Строгость к детям объяснялась, конечно, не недостатком любви, а высокой требовательностью, которая к ним предъявлялась. И главную добродетель детей видели в умении повиноваться. «Мальчикам внедряли догмат беспрекословного повиновения в виду предстоявшей им государственной службы, девочкам — в виду неизбежной власти мужа», — вспоминала М. К. Цебрикова.
Детям следовало безусловно и во всех случаях признавать власть и авторитет старших.
«Дети должны быть всем довольны, для детей все хорошо, потому что они — дети, не взрослые — продолжает мемуаристка. Дети обязаны беспрекословно повиноваться родителям, воспитателям, учителям, а также и прочим старшим, когда приказанья их не противоречат приказаниям первых трех властей. Рассуждения не допускались; если выходила какая-нибудь ошибка или даже вина вследствие исполнения полученного приказания, провинившийся ребенок не подвергался наказанию»
Не только непослушание, но даже детские просьбы родители не одобряли на том основании, что они заботятся о том, чтобы у детей было все нужное, следовательно, просьба считалась как бы проявлением недовольства. «Я терпеть не могла просить чего-нибудь и только страсть к писанию и рисованию пересиливала отвращение просить бумаги и карандашей сверх положенного», — вспоминала М. К. Цебрикова.
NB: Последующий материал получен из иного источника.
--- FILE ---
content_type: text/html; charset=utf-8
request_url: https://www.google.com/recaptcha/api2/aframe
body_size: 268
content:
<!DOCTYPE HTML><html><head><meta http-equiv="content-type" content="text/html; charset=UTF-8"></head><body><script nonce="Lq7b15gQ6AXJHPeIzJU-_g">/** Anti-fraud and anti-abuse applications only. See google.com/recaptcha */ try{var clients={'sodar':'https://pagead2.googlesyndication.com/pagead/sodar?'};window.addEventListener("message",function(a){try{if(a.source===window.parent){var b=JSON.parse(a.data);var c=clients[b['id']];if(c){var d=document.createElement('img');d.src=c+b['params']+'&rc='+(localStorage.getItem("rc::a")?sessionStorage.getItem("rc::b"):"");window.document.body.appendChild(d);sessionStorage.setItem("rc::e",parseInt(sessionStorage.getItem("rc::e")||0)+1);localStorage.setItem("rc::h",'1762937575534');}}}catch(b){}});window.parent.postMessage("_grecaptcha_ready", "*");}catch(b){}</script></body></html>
Вплоть до первых десятилетий XIX века авторитет родителей поддерживался и особыми формами обращения к ним. «Мы не смели сказать: за что вы на меня сердитесь, а говорили: за что вы изволите гневаться? или: чем я вас прогневила?» — вспоминала Е. П. Янькова. И родителям, и старшим братьям и сестрам полагалось говорить «вы», а упоминая кого-то из них в разговоре, говорили «они». Следовало говорить: «Папенька или маменька изволили приехать, изволили огорчиться, изволили прогневаться, изволили мне то или другое пожаловать и т. п.».